La última etapa del viaje de tres meses fue en tren, en la parte norte del Gran Ferrocarril Pekín-Wuhán, cuya historia era casi tan agitada como la de la propia Cixí. El año anterior, los bóxers habían arrancado las vías a las afueras de Pekín y habían incendiado varias estaciones. El ferrocarril fue reparado gracias a los invasores extranjeros, que después se lo entregaron al Gobierno, junto con un vagón real para que lo utilizara la emperatriz viuda[838]. El 7 de enero de 1902 llegó con todo lujo en él a Pekín y entró en la ciudad por las puertas del sur, que hasta entonces estaban reservadas al emperador: primero Qianmen, cuya enorme torre de vigilancia había ardido durante el caos de los bóxers, pero que después había sido reconstruida, y luego, más al norte, la Puerta de la Gran Dinastía Qing. Sin embargo, al llegar ante la puerta delantera de la Ciudad Prohibida, se detuvo, dio la vuelta y entró al harén por la puerta posterior[839]. Que una mujer atravesara la parte frontal de la Ciudad Prohibida habría sido una afrenta tan escandalosa contra el carácter sagrado del monarca que Cixí se aseguró de no violar la norma.

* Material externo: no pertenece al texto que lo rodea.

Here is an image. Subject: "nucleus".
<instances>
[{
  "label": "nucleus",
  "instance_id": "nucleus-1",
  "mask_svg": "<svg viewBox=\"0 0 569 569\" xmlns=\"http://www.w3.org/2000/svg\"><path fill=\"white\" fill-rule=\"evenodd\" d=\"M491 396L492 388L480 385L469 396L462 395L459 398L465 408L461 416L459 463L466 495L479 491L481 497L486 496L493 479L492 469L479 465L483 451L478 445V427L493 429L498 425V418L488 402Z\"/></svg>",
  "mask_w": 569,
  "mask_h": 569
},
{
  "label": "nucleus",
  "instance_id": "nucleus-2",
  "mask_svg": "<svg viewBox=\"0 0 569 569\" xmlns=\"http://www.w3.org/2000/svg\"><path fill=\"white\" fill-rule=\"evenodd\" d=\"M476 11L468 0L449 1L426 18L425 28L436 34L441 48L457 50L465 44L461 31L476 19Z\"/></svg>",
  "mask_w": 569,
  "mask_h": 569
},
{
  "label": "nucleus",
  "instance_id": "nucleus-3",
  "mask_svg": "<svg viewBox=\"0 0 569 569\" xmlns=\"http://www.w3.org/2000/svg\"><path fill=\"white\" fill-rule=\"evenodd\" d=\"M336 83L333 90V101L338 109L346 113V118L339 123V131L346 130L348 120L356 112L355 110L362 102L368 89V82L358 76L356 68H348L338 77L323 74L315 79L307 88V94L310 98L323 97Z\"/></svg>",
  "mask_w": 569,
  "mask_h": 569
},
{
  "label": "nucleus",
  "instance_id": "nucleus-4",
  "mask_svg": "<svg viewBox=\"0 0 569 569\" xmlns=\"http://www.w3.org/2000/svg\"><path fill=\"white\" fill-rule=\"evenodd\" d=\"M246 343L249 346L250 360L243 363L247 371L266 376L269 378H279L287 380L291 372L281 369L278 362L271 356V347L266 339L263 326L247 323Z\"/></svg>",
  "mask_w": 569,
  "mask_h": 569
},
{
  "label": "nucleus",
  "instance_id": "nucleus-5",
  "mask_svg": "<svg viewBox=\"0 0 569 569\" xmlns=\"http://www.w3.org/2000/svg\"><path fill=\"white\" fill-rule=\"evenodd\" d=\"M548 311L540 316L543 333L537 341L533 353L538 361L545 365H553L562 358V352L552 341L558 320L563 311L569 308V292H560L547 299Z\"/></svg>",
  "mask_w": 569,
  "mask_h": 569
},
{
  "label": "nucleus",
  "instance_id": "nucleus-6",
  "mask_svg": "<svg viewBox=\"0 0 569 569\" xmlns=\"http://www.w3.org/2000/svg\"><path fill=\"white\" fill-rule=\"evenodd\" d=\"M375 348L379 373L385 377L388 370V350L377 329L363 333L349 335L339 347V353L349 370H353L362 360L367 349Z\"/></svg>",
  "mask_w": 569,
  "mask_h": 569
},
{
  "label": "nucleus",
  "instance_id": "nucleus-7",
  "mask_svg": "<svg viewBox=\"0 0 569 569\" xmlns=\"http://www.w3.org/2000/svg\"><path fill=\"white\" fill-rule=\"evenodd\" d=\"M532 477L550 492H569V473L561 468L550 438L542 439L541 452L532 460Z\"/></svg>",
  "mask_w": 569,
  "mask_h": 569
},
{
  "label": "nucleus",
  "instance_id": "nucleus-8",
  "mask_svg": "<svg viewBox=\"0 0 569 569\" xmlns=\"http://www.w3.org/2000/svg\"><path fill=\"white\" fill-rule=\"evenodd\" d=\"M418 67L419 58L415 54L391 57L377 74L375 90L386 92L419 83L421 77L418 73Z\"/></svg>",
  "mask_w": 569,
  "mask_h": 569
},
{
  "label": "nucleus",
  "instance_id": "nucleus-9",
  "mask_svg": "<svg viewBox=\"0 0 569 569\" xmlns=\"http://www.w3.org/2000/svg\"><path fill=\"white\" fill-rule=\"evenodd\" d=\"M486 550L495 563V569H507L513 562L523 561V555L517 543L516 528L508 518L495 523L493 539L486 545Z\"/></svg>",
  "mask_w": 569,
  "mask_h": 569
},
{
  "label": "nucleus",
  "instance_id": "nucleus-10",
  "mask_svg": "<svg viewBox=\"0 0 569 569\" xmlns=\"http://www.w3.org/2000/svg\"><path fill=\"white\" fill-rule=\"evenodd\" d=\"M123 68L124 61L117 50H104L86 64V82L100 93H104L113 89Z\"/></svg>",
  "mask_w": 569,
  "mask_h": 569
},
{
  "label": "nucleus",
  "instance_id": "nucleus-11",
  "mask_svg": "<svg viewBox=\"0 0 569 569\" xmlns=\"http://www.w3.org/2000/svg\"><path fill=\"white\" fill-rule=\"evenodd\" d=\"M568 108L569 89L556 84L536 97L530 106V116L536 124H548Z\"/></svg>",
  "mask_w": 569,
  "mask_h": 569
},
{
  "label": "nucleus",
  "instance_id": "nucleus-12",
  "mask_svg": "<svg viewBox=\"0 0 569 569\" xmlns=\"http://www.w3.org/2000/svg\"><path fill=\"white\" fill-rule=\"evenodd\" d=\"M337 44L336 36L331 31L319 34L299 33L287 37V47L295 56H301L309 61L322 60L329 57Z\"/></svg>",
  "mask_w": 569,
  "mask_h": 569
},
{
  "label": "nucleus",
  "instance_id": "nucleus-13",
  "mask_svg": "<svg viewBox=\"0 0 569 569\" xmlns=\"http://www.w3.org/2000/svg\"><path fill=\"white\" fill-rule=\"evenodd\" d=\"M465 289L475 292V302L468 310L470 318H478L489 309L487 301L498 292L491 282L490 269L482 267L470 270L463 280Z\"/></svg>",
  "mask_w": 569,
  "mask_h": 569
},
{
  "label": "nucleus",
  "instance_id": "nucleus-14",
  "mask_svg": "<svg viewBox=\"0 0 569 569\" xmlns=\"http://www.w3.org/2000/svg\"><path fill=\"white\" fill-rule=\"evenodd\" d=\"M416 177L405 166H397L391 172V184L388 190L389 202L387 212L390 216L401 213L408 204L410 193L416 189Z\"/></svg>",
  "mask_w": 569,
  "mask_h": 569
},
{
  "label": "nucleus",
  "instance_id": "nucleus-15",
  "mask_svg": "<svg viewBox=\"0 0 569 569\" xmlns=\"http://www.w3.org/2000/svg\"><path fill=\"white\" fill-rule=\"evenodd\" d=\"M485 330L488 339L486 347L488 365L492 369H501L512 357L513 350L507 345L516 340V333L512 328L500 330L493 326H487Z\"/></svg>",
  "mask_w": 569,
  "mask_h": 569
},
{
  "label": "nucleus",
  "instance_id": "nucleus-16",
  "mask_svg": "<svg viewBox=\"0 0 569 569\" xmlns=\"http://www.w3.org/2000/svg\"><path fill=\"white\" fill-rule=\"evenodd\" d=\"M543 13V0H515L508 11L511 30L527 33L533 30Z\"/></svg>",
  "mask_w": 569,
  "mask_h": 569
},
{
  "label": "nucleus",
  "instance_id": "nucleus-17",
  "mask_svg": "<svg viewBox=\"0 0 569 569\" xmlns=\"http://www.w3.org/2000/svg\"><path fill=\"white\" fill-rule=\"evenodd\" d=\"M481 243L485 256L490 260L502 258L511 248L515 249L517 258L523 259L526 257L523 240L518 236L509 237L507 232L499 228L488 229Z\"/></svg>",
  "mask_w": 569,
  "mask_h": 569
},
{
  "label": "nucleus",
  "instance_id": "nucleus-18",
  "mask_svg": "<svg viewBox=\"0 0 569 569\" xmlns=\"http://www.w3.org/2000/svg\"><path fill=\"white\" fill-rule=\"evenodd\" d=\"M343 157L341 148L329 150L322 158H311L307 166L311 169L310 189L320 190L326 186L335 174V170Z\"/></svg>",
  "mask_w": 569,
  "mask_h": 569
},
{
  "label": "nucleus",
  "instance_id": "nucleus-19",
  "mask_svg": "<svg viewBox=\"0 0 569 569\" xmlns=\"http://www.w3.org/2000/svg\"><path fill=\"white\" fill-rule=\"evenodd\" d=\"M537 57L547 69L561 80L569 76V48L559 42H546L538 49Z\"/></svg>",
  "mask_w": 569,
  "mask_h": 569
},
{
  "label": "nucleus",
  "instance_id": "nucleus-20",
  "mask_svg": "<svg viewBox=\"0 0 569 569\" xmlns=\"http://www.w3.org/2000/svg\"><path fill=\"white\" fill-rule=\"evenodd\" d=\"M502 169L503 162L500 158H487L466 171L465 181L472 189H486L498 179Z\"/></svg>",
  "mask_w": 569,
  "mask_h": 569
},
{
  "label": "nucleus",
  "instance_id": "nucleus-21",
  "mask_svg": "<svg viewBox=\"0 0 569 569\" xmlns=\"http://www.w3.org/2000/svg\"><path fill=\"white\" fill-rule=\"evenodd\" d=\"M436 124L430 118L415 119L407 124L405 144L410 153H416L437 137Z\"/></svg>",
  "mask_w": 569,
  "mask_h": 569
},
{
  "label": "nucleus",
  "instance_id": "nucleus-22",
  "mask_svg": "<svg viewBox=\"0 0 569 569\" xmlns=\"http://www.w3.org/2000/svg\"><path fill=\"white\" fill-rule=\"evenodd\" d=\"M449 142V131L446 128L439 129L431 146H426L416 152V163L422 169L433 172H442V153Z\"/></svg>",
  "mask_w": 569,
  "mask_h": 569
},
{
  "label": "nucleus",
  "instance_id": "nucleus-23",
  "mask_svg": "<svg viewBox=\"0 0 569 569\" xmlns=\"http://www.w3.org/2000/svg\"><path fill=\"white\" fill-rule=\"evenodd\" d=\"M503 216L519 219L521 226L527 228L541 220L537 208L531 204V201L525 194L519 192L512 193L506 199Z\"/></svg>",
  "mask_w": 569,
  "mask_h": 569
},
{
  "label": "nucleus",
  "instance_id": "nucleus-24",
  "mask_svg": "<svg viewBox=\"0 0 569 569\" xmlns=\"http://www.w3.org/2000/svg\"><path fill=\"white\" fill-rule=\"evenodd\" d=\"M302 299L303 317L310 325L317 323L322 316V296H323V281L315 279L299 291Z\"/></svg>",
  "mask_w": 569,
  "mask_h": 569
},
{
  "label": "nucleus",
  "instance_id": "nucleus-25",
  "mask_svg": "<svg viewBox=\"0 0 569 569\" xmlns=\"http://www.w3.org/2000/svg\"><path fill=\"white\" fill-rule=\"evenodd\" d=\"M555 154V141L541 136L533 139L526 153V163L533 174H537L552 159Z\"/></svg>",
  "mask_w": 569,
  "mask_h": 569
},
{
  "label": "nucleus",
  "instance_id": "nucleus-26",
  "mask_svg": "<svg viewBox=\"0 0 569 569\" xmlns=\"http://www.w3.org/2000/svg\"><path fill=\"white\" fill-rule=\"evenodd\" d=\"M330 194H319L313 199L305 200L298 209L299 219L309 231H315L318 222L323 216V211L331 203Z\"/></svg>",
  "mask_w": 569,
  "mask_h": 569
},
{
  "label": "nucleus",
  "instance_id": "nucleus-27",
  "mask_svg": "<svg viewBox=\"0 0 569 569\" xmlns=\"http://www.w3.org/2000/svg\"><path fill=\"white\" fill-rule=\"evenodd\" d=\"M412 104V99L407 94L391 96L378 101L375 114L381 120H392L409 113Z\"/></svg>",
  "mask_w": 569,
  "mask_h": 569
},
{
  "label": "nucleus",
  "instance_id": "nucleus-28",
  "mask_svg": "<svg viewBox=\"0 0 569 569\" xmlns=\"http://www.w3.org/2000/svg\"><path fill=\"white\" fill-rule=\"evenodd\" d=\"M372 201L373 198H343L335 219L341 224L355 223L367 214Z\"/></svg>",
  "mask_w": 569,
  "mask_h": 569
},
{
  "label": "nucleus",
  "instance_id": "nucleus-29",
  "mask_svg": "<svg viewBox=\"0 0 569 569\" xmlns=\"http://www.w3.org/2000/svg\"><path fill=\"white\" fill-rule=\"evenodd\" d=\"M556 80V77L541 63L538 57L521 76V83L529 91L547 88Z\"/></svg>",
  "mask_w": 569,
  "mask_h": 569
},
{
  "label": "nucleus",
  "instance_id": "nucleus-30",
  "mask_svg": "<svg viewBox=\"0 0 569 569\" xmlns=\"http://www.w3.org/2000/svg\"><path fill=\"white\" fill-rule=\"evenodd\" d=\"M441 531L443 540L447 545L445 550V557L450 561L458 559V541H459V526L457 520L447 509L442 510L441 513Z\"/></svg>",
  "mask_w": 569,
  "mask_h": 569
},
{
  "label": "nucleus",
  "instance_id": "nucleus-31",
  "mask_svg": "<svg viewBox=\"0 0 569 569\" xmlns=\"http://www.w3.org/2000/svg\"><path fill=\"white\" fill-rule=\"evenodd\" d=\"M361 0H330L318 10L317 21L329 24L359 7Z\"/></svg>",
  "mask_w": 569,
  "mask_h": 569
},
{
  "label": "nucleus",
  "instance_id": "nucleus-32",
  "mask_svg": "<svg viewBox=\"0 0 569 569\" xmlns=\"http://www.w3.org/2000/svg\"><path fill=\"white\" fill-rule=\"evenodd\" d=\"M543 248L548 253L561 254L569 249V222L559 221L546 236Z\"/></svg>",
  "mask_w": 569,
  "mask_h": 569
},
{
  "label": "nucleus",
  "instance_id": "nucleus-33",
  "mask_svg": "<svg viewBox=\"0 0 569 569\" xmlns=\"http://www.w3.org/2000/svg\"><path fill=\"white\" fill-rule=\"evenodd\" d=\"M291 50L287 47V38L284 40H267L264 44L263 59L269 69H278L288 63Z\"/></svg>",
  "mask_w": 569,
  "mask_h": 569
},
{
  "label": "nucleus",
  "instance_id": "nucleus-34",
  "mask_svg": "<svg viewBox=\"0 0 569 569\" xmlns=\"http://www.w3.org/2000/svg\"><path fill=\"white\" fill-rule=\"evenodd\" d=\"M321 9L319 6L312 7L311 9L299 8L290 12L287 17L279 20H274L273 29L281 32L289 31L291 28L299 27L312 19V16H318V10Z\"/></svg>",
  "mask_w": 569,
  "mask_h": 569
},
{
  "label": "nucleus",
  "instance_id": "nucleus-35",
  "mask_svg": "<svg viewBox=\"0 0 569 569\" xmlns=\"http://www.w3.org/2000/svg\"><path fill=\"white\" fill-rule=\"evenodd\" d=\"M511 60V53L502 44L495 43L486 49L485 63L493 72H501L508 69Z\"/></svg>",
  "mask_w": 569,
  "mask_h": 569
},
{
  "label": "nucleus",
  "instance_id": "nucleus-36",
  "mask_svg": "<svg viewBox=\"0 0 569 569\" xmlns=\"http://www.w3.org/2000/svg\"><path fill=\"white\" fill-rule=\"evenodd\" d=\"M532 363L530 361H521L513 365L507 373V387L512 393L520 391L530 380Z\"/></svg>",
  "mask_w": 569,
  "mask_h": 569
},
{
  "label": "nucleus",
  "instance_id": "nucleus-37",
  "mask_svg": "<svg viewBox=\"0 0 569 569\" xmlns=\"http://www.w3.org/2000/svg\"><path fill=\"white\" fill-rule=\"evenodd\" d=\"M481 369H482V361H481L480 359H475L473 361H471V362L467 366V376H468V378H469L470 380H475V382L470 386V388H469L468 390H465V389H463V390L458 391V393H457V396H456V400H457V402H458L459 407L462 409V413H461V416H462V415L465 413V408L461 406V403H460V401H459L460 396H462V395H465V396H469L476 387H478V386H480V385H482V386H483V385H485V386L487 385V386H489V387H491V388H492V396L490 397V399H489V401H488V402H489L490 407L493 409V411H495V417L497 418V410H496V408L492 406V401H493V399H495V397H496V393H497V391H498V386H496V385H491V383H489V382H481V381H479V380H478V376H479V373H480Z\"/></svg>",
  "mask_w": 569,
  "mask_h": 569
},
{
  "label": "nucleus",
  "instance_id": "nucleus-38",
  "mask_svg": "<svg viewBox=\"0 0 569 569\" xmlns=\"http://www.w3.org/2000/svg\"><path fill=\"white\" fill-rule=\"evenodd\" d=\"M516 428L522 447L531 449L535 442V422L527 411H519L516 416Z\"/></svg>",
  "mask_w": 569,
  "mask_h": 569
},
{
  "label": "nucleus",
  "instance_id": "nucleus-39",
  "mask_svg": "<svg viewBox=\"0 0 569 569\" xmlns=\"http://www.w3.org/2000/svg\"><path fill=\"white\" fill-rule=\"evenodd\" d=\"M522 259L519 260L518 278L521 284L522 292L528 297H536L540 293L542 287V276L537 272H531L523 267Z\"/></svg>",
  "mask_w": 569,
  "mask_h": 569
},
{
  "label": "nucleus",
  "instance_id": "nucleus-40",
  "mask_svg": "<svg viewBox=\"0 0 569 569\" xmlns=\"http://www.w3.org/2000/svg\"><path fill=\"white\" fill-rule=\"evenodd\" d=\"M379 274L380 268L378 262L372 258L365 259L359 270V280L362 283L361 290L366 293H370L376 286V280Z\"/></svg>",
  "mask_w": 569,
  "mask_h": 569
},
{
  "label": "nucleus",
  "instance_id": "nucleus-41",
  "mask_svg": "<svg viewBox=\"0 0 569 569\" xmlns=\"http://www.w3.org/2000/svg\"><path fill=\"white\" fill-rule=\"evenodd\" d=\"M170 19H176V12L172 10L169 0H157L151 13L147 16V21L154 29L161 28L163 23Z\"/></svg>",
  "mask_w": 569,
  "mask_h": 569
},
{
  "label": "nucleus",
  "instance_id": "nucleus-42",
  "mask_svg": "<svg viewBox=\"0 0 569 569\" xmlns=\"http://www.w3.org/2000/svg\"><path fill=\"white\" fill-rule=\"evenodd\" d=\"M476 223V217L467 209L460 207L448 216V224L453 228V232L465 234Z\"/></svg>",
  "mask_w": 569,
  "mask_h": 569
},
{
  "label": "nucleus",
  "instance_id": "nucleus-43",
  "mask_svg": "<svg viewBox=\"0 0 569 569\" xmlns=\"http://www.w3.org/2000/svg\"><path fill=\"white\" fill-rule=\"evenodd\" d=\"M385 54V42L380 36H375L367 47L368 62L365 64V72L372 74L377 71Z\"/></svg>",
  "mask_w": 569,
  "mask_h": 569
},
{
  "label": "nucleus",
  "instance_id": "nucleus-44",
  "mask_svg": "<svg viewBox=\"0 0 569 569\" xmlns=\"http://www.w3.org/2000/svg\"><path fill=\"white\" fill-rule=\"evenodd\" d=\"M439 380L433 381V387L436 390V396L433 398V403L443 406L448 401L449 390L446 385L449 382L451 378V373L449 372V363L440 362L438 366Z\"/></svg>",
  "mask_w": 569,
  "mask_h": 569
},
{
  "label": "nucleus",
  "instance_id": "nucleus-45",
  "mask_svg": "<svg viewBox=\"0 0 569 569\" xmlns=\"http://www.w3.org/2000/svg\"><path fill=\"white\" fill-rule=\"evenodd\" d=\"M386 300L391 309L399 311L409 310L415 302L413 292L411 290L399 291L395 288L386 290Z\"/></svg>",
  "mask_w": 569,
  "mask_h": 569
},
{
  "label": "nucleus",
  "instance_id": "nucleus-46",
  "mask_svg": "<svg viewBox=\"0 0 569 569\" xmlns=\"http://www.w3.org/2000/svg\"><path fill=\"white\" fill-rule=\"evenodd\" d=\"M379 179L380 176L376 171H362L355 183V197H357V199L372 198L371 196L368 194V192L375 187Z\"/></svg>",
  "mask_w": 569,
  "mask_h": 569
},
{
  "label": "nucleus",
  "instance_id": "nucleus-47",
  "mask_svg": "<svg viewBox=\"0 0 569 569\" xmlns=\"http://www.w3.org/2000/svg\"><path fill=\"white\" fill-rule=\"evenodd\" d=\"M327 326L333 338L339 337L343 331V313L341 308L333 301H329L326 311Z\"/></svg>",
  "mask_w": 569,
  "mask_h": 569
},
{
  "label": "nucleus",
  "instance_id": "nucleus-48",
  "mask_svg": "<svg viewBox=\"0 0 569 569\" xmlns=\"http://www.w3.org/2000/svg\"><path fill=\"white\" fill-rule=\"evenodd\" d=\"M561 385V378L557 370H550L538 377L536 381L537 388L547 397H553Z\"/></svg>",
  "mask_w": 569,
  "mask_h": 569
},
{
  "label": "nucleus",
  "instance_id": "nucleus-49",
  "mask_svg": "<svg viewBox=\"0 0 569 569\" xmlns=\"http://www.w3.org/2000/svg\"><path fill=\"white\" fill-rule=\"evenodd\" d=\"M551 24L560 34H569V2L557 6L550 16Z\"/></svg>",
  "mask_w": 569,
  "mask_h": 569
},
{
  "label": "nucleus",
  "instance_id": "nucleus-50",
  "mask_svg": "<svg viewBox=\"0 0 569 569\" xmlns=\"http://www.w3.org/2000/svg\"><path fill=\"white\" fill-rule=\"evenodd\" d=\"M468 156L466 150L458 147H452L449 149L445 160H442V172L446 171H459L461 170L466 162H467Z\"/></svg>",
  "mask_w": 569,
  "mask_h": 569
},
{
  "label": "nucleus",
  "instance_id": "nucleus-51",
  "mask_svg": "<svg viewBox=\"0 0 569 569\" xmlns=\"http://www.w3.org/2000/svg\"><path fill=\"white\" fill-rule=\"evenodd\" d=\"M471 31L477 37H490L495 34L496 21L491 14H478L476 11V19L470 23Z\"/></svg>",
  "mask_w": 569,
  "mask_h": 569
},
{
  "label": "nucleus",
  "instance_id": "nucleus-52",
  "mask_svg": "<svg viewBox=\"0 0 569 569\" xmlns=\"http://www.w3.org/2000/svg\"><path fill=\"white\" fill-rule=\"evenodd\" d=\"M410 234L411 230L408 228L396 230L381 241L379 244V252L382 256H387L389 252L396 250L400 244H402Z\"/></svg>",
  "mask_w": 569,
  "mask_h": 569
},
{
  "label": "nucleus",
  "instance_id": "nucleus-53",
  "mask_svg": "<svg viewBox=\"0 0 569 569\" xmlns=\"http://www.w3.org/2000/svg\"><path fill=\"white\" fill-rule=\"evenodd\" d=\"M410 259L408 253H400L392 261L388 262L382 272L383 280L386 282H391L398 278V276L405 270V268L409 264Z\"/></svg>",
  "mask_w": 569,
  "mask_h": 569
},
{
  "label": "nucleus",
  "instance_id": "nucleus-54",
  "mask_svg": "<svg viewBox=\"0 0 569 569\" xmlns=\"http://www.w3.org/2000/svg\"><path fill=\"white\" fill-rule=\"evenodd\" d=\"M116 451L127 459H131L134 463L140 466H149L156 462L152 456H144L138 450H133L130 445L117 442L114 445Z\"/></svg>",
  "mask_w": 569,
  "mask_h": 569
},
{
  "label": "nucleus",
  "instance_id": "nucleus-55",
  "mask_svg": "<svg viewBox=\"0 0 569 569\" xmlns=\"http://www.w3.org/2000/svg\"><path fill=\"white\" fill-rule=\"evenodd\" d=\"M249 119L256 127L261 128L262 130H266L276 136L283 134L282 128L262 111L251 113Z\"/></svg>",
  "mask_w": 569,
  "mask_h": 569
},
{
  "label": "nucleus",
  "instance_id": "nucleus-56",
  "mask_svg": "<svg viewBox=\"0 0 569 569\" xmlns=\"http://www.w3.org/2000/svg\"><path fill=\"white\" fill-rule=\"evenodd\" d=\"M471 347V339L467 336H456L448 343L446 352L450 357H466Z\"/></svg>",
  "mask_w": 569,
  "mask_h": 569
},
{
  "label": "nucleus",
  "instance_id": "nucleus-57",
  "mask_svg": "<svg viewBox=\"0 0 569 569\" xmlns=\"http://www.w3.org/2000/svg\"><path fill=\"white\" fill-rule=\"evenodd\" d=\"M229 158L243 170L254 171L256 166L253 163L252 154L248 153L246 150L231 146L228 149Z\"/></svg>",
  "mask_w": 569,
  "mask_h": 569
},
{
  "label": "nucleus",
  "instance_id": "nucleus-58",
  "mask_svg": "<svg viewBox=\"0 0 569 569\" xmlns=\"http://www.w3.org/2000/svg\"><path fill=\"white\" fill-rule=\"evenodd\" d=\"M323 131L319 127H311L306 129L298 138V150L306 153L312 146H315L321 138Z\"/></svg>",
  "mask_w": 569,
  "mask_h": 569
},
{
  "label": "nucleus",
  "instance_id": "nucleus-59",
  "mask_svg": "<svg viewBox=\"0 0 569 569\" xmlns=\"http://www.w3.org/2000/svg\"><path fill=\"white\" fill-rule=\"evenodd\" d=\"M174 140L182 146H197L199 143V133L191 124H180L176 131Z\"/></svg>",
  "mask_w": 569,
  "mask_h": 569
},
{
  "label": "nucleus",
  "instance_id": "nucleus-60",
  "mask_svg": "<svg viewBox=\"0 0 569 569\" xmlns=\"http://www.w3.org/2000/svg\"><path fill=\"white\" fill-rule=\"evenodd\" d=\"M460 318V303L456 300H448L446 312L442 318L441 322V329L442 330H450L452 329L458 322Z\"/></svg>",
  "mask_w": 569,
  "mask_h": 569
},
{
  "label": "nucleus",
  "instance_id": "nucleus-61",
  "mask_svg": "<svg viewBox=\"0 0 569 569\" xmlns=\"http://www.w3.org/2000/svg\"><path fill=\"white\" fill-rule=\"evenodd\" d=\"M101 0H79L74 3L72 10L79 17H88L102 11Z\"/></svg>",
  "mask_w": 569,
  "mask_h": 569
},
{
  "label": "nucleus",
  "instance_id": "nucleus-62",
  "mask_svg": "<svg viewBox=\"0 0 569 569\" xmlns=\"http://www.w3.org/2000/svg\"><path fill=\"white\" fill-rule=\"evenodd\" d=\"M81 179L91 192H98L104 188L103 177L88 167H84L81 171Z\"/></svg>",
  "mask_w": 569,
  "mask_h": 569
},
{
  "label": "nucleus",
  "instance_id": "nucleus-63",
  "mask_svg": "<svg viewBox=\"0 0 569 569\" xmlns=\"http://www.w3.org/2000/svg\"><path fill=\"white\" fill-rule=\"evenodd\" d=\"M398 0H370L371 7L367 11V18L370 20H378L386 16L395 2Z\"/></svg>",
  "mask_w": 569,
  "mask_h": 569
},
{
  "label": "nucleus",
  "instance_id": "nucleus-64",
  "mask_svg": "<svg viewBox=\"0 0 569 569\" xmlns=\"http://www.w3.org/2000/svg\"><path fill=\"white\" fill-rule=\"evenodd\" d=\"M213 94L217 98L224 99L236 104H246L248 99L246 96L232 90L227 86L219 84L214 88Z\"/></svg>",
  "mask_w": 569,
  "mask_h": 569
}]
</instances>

Dentro de la Ciudad Prohibida, uno de sus primeros actos fue rezar a los antepasados de la dinastía Qing. En cuanto se hicieron los preparativos, llevó a la corte a los Mausoleos Orientales para rendir tributo a los ancestros allí enterrados y pedir su protección. Mientras estaba allí, vio un pequeño mono que pertenecía a un funcionario y estaba dando saltos en su tienda. Expresó su afecto por el animal y decidió permitirse un «capricho»: pronto, el mono daba saltos vestido con un bello chaleco de seda amarilla[840].
Sin embargo, lo primero que hizo Cixí, al día siguiente de su regreso, fue honrar a la concubina imperial Perla, a la que había mandado ahogar justo antes de salir huyendo. Era su acto de contrición, así como un intento de reparar lazos con su hijo adoptivo, que le había ofrecido su cooperación durante años, en especial durante el exilio. Y era sobre todo, tal vez, un gesto dedicado a las potencias occidentales, que se habían sentido horrorizadas por el asesinato[841]. Estaba decidida a granjearse su benevolencia, porque supondría una inmensa diferencia para el país y para el trato que ella misma recibiera. El pago anual de la indemnización de los bóxers podía variar de forma considerable, dependiendo de los tipos de cambio, y, con buena voluntad, las potencias extranjeras podían adoptar el método de cálculo que fuera más ventajoso para China. Además, la transformación del imperio necesitaba la cooperación de una comunidad internacional amiga.